At the back only Phil Jones emerged with real credit from the Stadium of Light, although Michael Keane enjoyed a positive second half and Tyler Blackett looked composed if at times tactically naïve. On this evidence Jones will fulfil the potential his vast talent commands before the season is out.
Valencia and Young were particularly vulnerable as wing-backs – struggling to translate limited skill-sets to an alien environment. Too often Young struggled against Premier League newcomer Will Buckley, although the former Aston Villa winger remained positive going forward – another outrageous dive aside.
On the other flank Valencia looked anything but a natural defender, allowing Conor Wickham to gain preeminence in one-on-one situations, while losing Jack Rodwell for Sunderland’s goal. Rafael and Luke Shaw will add greater defensive nous, albeit at the risk of further impacting United’s attacking momentum.
Still, Van Gaal remained circumspect in the aftermath. It is, after all, the process and not only the result in which the Dutchman is interested.
“In the first half we played an equal match with Sunderland,” he told Sky Sports.
“We didn’t create much other than the first goal, which was fantastic. In the second half we played much better but we could have created more. We missed too many passes – it was either too slow or too hasty, and then you lose the ball and the tempo is gone from the game.”
Prospective recruit Angel Di Maria will add genuine impetus from either central midfield or the wing, depending on Van Gaal’s tactical thinking. While the Argentinian cannot solve all United’s problems, the Reds’ performance on Wearside will have done much to convince the new manager that £64 million is well invested in the World Cup finalist.
Di Maria offers Van Gaal the option to switch back to the Dutchman’s preferred 4-3-3 system; the manager might even opt for the nuclear option and drop one of Saturday’s under performing attacking trio.
It is also noted with interest that United’s new manager used Januzaj in central midfield on Sunday – an option that proffers a more direct and potentially creative approach, albeit one that comes with a significant defensive risk. Kagawa, meanwhile, remained on the bench after Van Gaal considered and then rejected using the former Borussia Dortmund player in a role “at six or eight.”
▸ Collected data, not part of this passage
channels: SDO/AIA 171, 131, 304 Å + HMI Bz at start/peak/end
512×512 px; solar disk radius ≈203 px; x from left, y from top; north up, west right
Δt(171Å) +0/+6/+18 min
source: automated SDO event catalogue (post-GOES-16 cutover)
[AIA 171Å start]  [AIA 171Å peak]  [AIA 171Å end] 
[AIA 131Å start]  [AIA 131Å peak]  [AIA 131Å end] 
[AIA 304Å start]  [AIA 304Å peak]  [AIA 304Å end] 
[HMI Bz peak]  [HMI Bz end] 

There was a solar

“We have four injuries in midfield,” Van Gaal said on Januzaj’s new role. “That is why I played Januzaj in midfield because as a coach I want to win. I have said that we need creative passing and I thought Januzaj could provide that.
“I said to him ‘you are on the bench as a midfielder’ because I want him to focus. You could see it’s not so many times that he’s played there, but he did his utmost and I cannot demand more.”
The coach can demand more of his team overall though. While the 63-year-old is yet to uncover his most dynamic attacking mix, and his team remains on a steep learning curve defensively, there is surely too much talent to remain impotent for long. In this Di Maria will add much – talent of the Argentinian’s rare ilk always does.
Still, there is no guarantee that United will return to the Premier League’s top four by May. After all, Arsenal showed plenty of spirit in coming back from two goals down at Goodison Park, while Liverpool has taken a punt on Mario Balotelli – one that offers plenty of big-game class.
Chatter that United will solidify a bid for Juventus’ powerhouse midfielder Arturo Vidal could make a conclusive difference in this debate. In the meantime Van Gaal’s side remains just a touch lost: on the pitch and in its heart.